PROVIDED TEXT:
━━━━━━━━

I came across an interesting article which focused on spousal donations from a divorce and estate planning perspective, which appeared in the De Rebus law journal, by E. Roux. According to Roux, he says that although we generally want to believe the best of our respective spouses, there is always a risk that the marriage will fall apart. He uses the following example to highlight the pitfalls of poor financial planning. A business man who is in a high risk profession has recently inherited valuable property. Rather than transfer it to a trust, he decides to donate it to his wife to whom he is married out of community of property (with the accrual system) so as to remove the property from his personal estate and avoid unnecessary taxes. After this donation has occurred the wife decides to file for divorce. The problem the man now faces is that the property has now been excluded from the accrual claim as it is a donation made to a spouse in terms of the provisions contained in s 5 of the Matrimonial Property Act 88 of 1984. Furthermore, assuming the husband is the breadwinner, he may also still have to pay an amount to the wife in terms of the accrual system of the marriage.

Therefore, the wife would have received the property and would also be able to claim additional assets that was accrued between them for the duration of the marriage. Double Eina!  

Donations, including donations between spouses which were originally revocable by nature as a general rule are now not revocable.  So if the divorce is consensual i.e. where both parties mutually agree that the marriage must be dissolved, then any donation between them will generally be regarded as being irrevocable.

However, where there is some blame or reason for the divorce which was caused by the conduct of the one spouse, which conduct must be both intentional, and of a sufficiently serious nature, for example the infidelity of such a spouse, the situation may well be very different. According to the author the donation could be revoked on the basis of ingratitude. He says an argument could then be made that the infidelity, being sufficiently serious enough to have caused an irretrievable breakdown of a marriage and by the very nature of the act could only be an intentional act, could be considered gross ingratitude. In terms of the Insolvency Act donations can be made to one’s spouse provided they are married out of community of property, but it must be done well before there are any problem with creditors so that there’s no risk of the donations being set aside as a voidable disposition.

It goes without saying that it is vital to obtain proper advice when planning your estate so as to avoid pitfalls later on.

━━━━━━━━

WHAT THIS TASK INVOLVES: In the piece on spousal donations, which provision excludes a donation made to a spouse from the accrual claim? None of the lines are needed here.

SUPPLIED MATERIAL:
━━━━━━━━

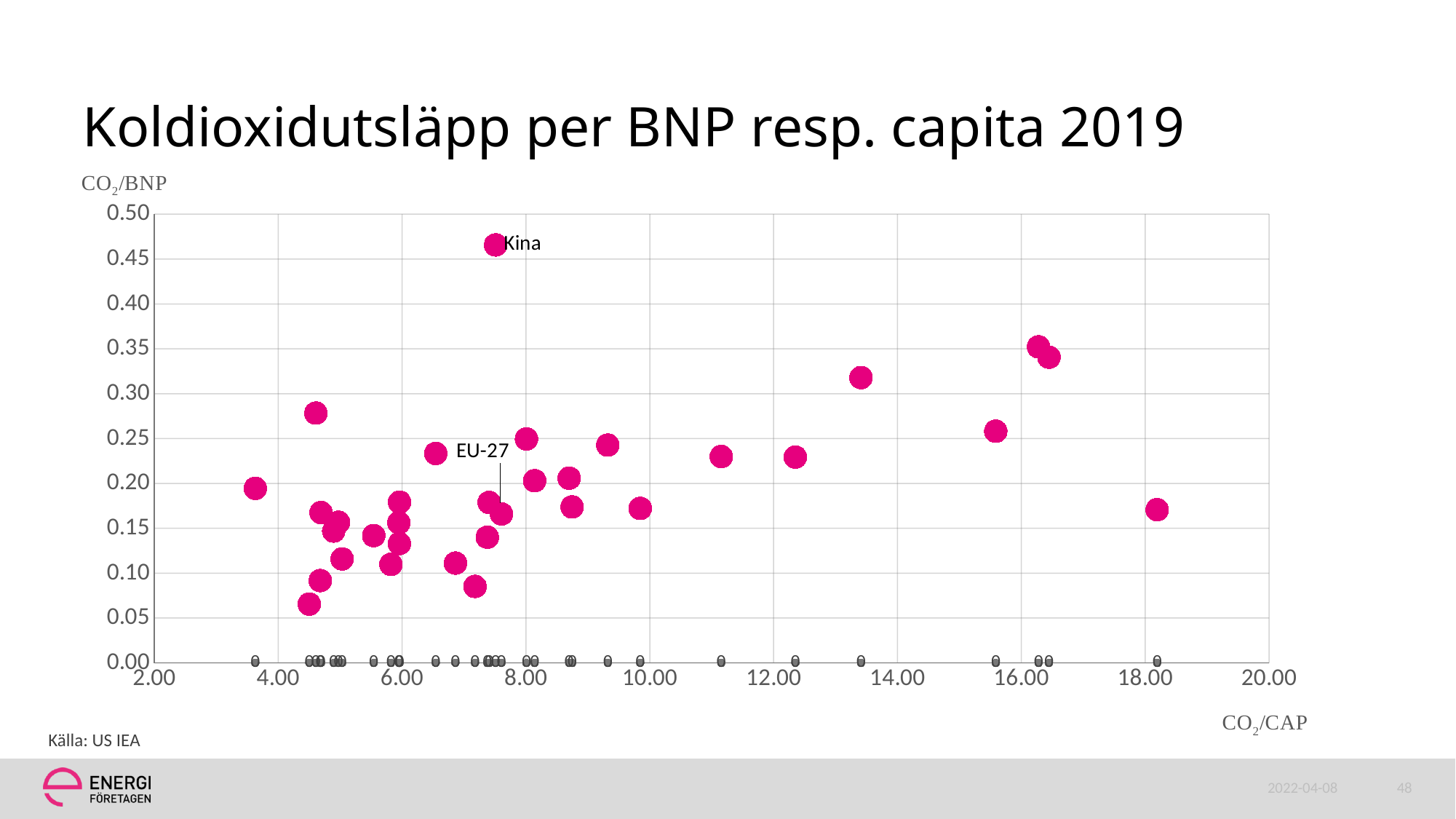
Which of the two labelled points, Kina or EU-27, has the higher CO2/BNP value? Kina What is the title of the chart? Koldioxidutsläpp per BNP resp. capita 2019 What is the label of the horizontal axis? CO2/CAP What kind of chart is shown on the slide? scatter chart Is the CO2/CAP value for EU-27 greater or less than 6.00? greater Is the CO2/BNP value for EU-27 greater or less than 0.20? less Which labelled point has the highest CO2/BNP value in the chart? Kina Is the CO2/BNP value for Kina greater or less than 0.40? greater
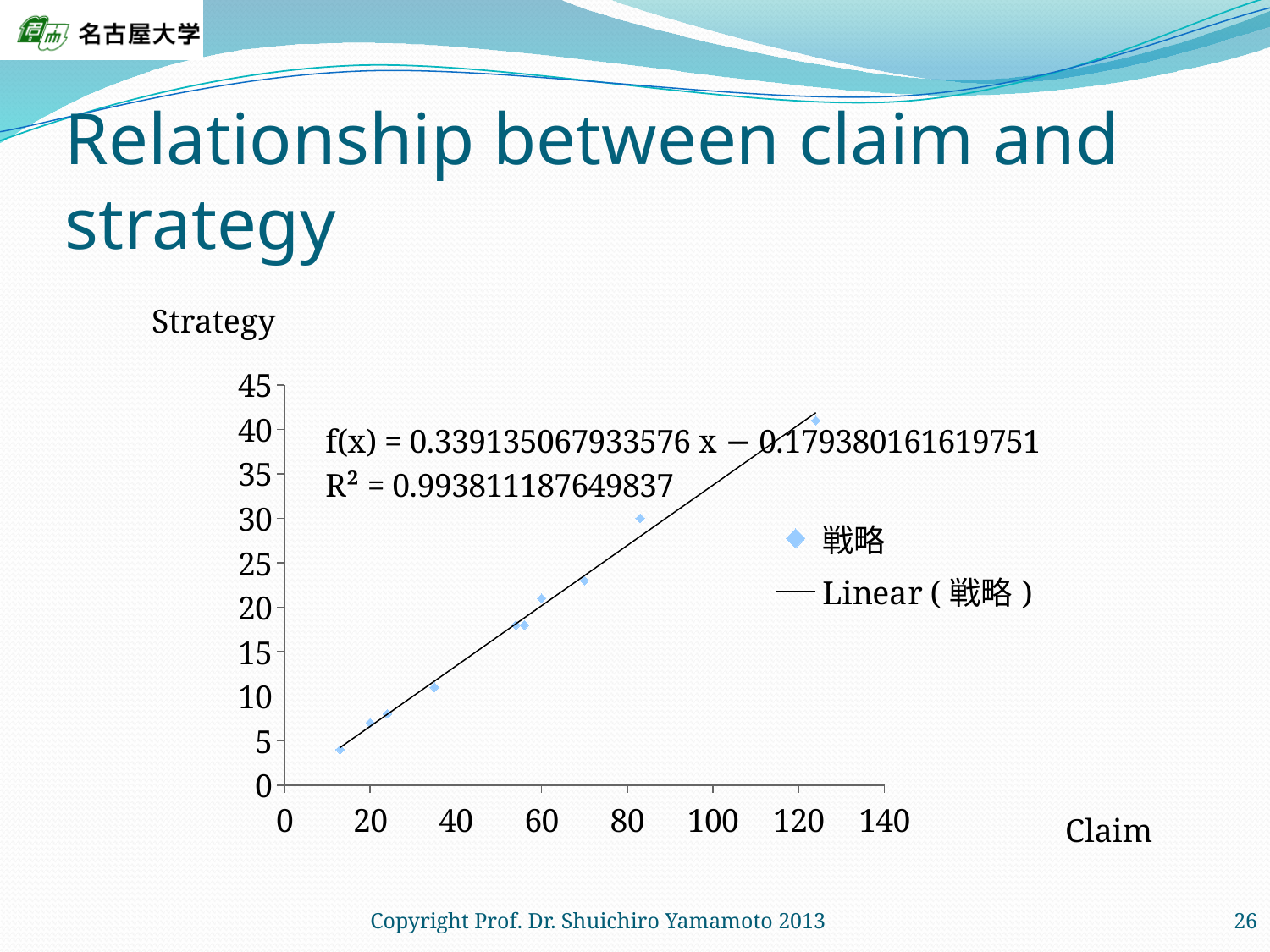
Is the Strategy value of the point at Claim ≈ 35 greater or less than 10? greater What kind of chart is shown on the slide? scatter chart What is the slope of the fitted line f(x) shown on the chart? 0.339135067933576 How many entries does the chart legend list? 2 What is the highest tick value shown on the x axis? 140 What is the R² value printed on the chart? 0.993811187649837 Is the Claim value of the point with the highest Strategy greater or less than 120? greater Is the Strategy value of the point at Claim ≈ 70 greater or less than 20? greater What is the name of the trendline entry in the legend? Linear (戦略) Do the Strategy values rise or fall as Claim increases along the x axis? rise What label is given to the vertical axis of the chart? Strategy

━━━━━━━━

SOLUTION TO THE PROBLEM: Section 5 of the Matrimonial Property Act 88 of 1984.